Championnat du monde (H) : " Le feuilleton de septembre " va commencer pour Tillie

Championnat du monde (H) : " Le feuilleton de septembre " va commencer pour Tillie©Media365

Aurélie SACCHELLI, publié le mercredi 12 septembre 2018 à 07h48

L'équipe de France de volley débute ce mercredi contre la Chine le championnat du monde, qui se déroule en Bulgarie et Italie. Une compétition avec pas moins de trois phases de poules avant d'atteindre les demi-finales. Le sélectionneur des Bleus, Laurent Tillie, veut voir cela comme un feuilleton et espère que son équipe ira le plus loin possible, même s'il voit la Russie favorite.

Quatre ans après avoir terminé quatrième du Mondial polonais et débuté son irrésistible ascension, l'équipe de France masculine de volley va débuter ce mercredi contre la Chine (13h) son championnat du monde 2018, à Ruse en Bulgarie. Un championnat qui a débuté dimanche pour les deux pays organisateurs (l'Italie et la Bulgarie) et qui va s'étendre jusqu'au 30 septembre. D'ici là, il faudra disputer trois phases de poules pour se qualifier pour le dernier carré ! Cette formule un peu compliquée, où il faudra remporter douze matchs, ou presque, pour être sacré, le sélectionneur des Bleus Laurent Tillie veut la voir comme « un feuilleton ». « Ce qu'il faut comprendre, c'est que le volley n'est pas le foot et le rugby et que c'est compliqué de remplir les salles si le pays organisateur ne joue pas. Cette formule garantit aux organisateurs un certain nombre de matchs à domicile, donc elle permet de rentabiliser un peu l'événement pour ceux qui s'investissent dans l'organisation. C'est vrai que c'est une compétition très longue pour tout le monde, mais si on veut rester positif, on va dire que c'est le feuilleton du mois de septembre et à la fin, ça reste le meilleur qui arrive au bout, et si tu veux être le meilleur, il faut battre tout le monde », confie Tillie sur le site de la Fédération française de volley. Précisons que les points accumulés au cours de la première phase de poule seront conservés pour la deuxième, et ceux de la première et de la deuxième seront conservés pour la troisième. Autant dire que le moindre petit faux pas pourrait être rédhibitoire si les autres équipes font le plein.

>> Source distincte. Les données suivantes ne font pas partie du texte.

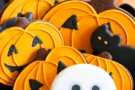 I biscotti più belli di Halloweeen I biscotti più belli di Halloweeen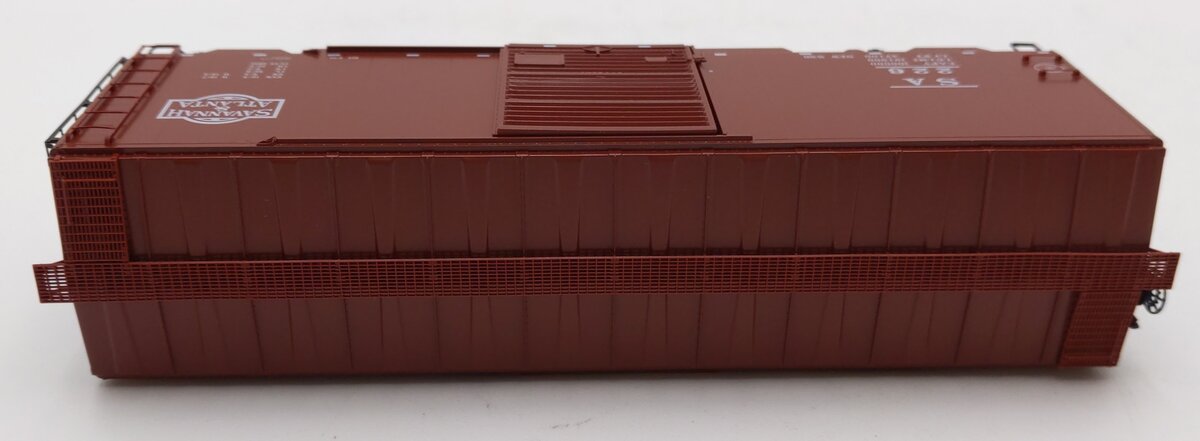 Kadee 5297 HO Scale Savannah & Atlanta 40' PS-1 Boxcar #226 LN/Box
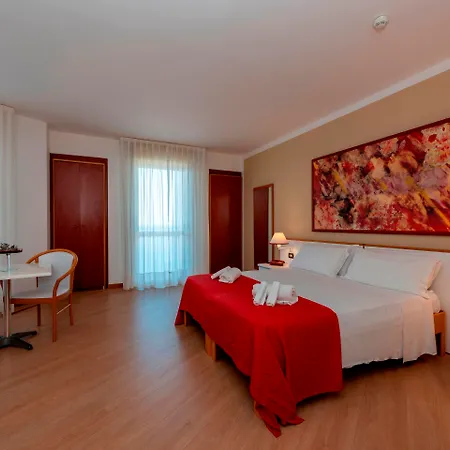 Resort Torre Normanna Altavilla Milicia
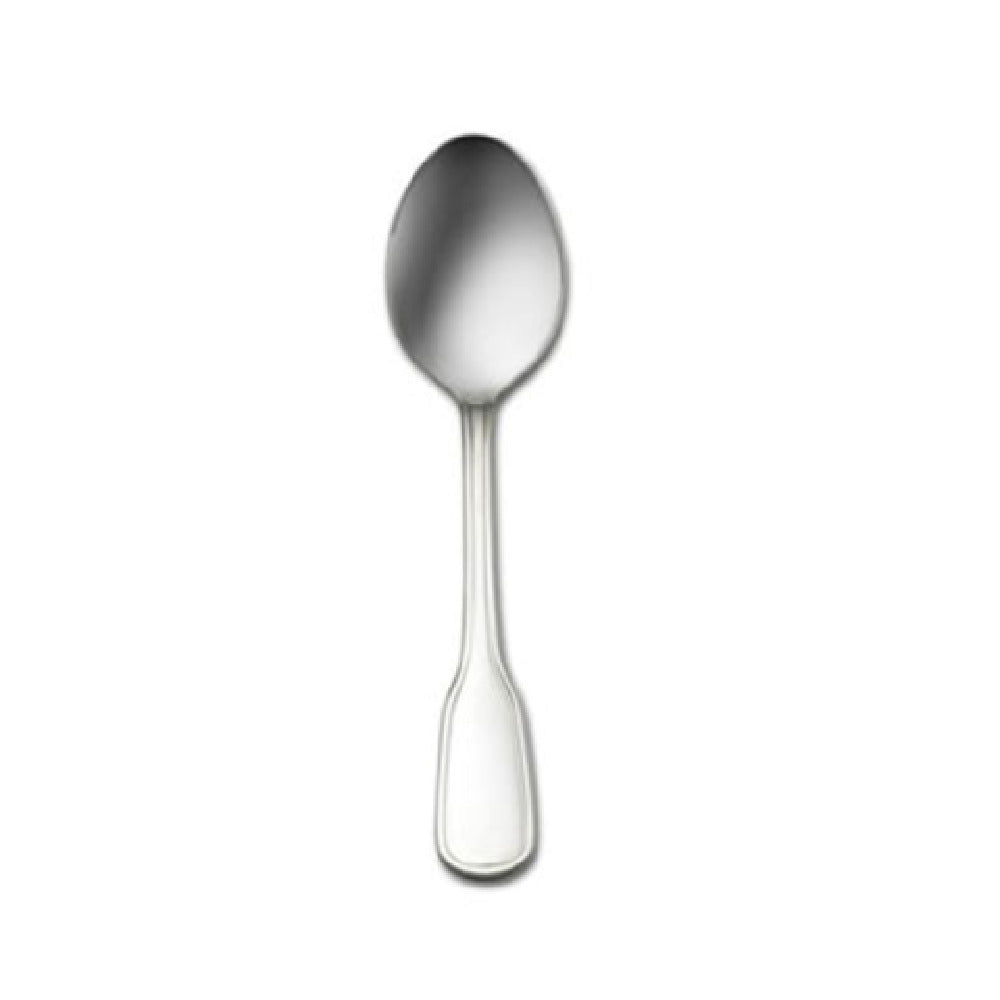 1880 Hospitality B167STSF Oneida® Teaspoon 6-1/4" Fluted Border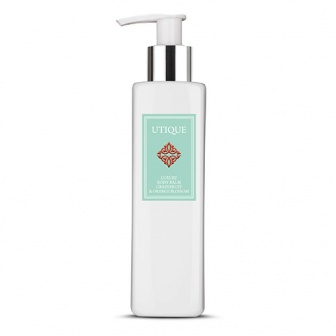 Grapefruit & Orange Blossom - Luxury Body Balm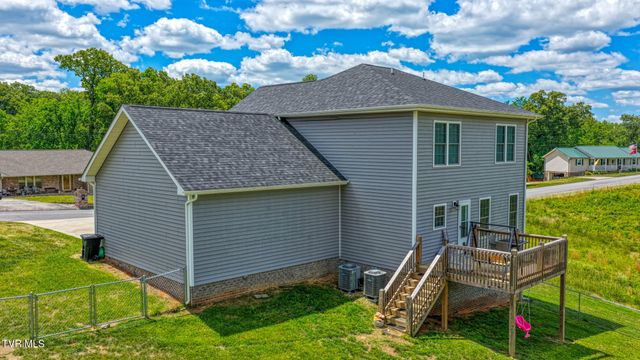 119 Sturbridge Lane, Church Hill, TN 37642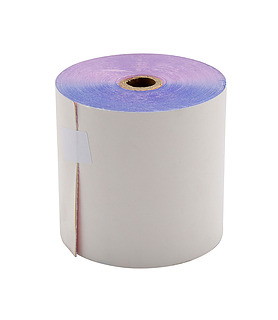 Thermal Paper Roll 80 x 80mm 24 Rolls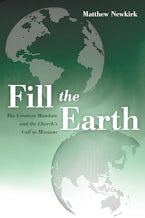 Fill the Earth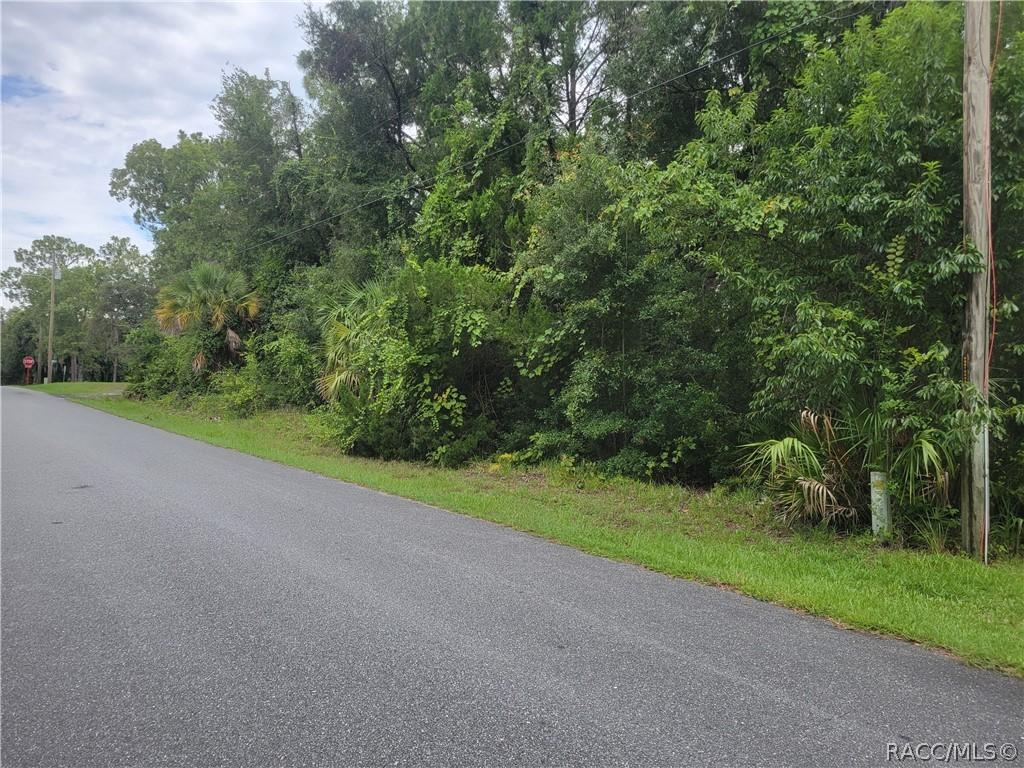 736 N Pompeo Ave., Crystal River, FL 34429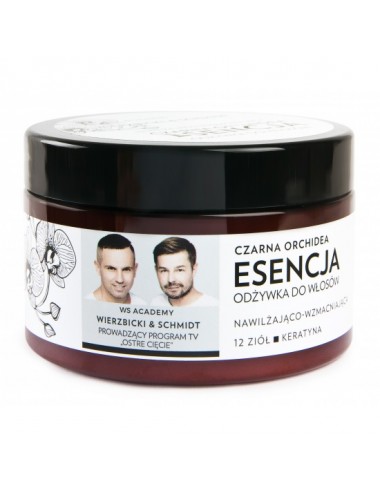 Esencja...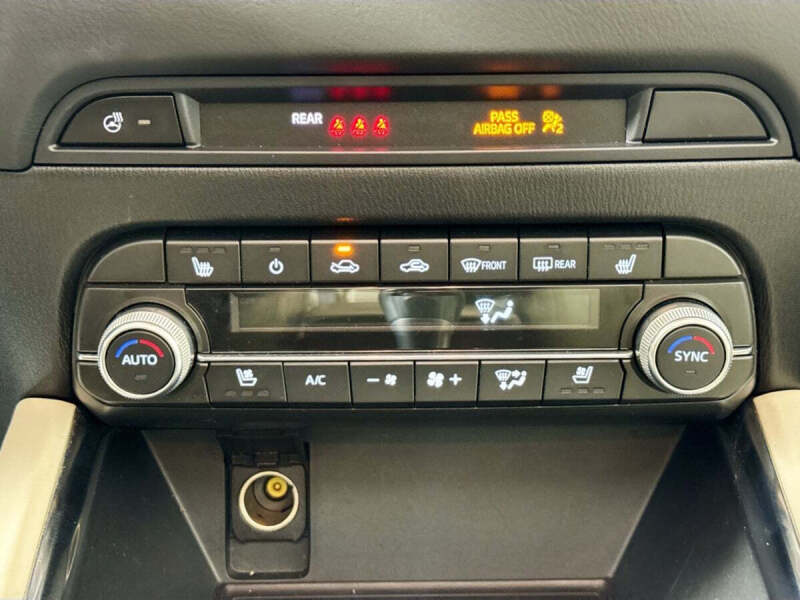 2022 Mazda CX-5 2.5 S Premium Plus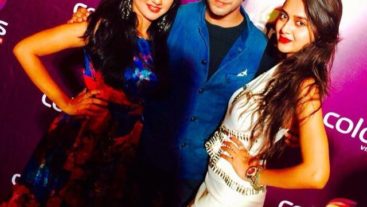 Check this out: Tejasvi Prakash loves getting clicked! #Swaragini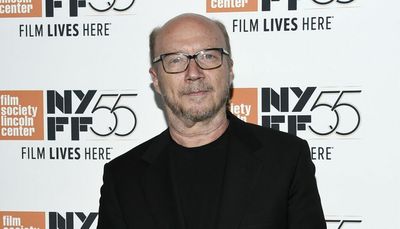 ‘Crash’ director Paul Haggis reportedly arrested in sexual assault case
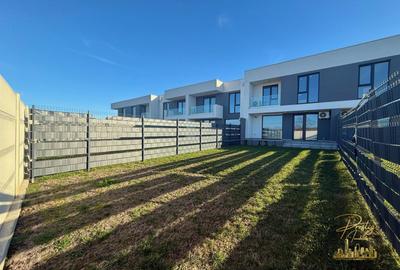 Casa cu 5 camere de vanzare tip Como – Prima Villa - Oradea - 31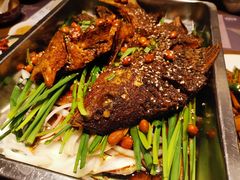 -奇滋豆味(南十四道街店)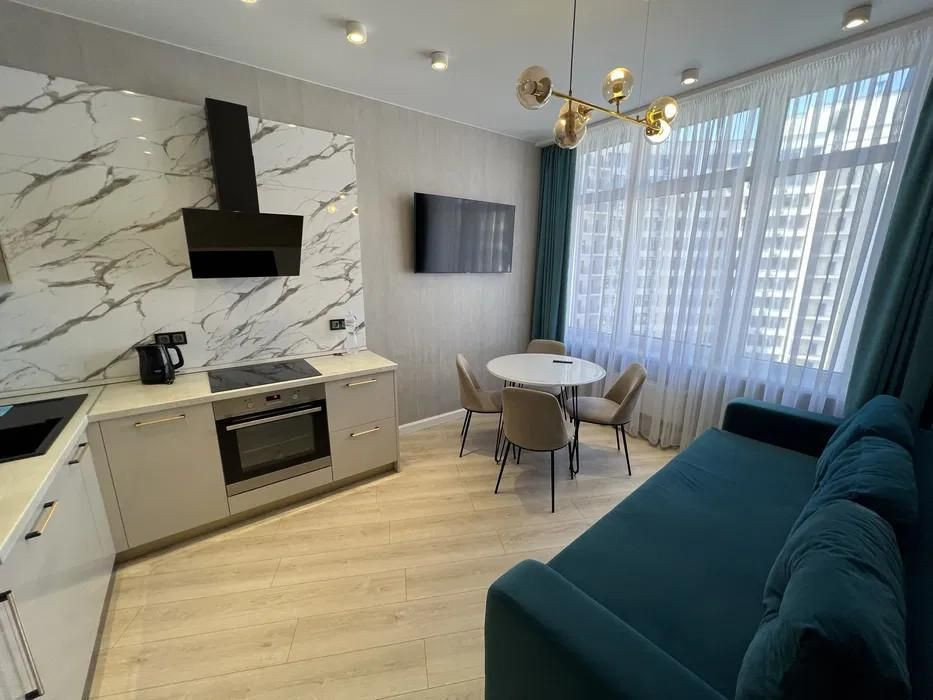 Кадорр/Жемчужина в Аркадии, 2 комнатная с ремонтом. (990-622 Одеса - зображення 3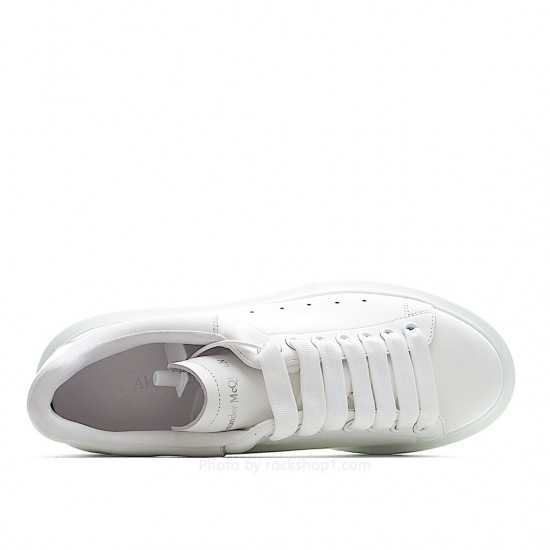 Alexander McQueen sole sneakers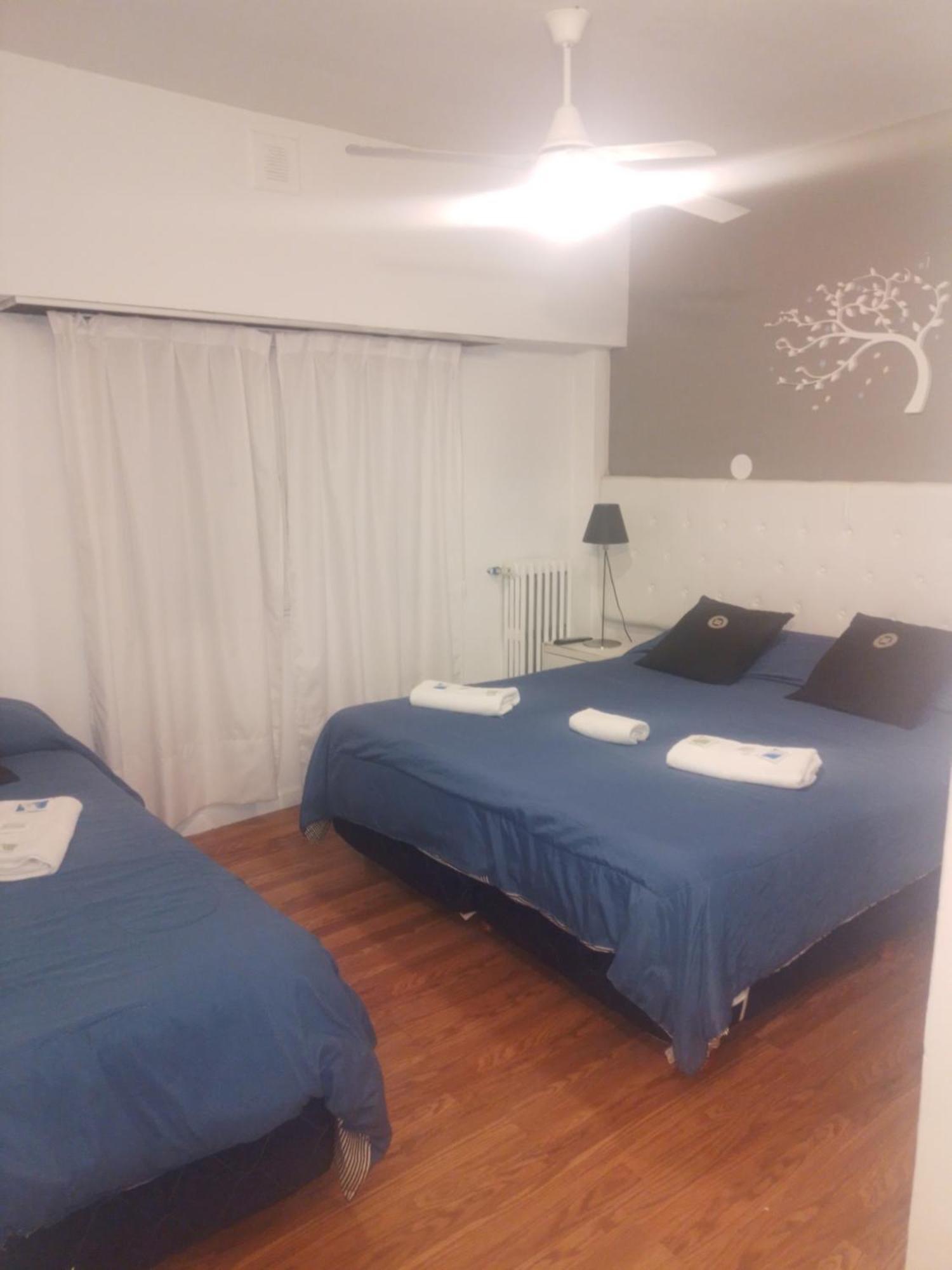 Dodo Suites Mar del Plata Exterior foto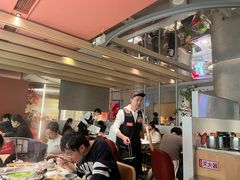 -左庭右院鲜牛肉火锅(新梅广场店)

La Russie favorite selon Tillie


Championne d'Europe en 2015 et victorieuse de la Ligue mondiale en 2015 et 2017, l'équipe de France espère poursuivre sa progression (et faire oublier l'échec des JO 2016, où elle a été éliminée au premier tour) en décrochant une médaille fin septembre à Turin. « Quand je me retourne sur ces quatre ans, à part les Jeux Olympiques qui ont fait mal, je ne vois que du bonheur et la satisfaction de toujours rebondir, de toujours croire qu'on va faire un résultat et de toujours viser un podium. On a basculé dans les hauts objectifs et ça, c'est extraordinaire pour un sport anonyme comme nous », confie Tillie. Mais la concurrence s'annonce rude. La Russie, notamment, fait peur au sélectionneur français. « On les a encore vus jouer récemment au Tournoi Wagner en Pologne, physiquement, ils sont impressionnants, et ils ont l'air d'avoir pris une nouvelle dimension psychologique. Avant, c'était une équipe qui ne jouait que sur la taille et la puissance, là, ils commencent aussi à jouer sur la défense, la qualité de la réception, donc pour le moment, la Russie est au-dessus. Après, je vois l'Italie, le Brésil, les Etats-Unis, la Pologne, la France et la Serbie, ça fait beaucoup de prétendants à peu près au même niveau. Et les Canadiens qui ne sont pas mal. » Il n'y a pourtant que quatre équipes qui pourront franchir le triple écueil des phases de poules... Le feuilleton ne fait que commencer.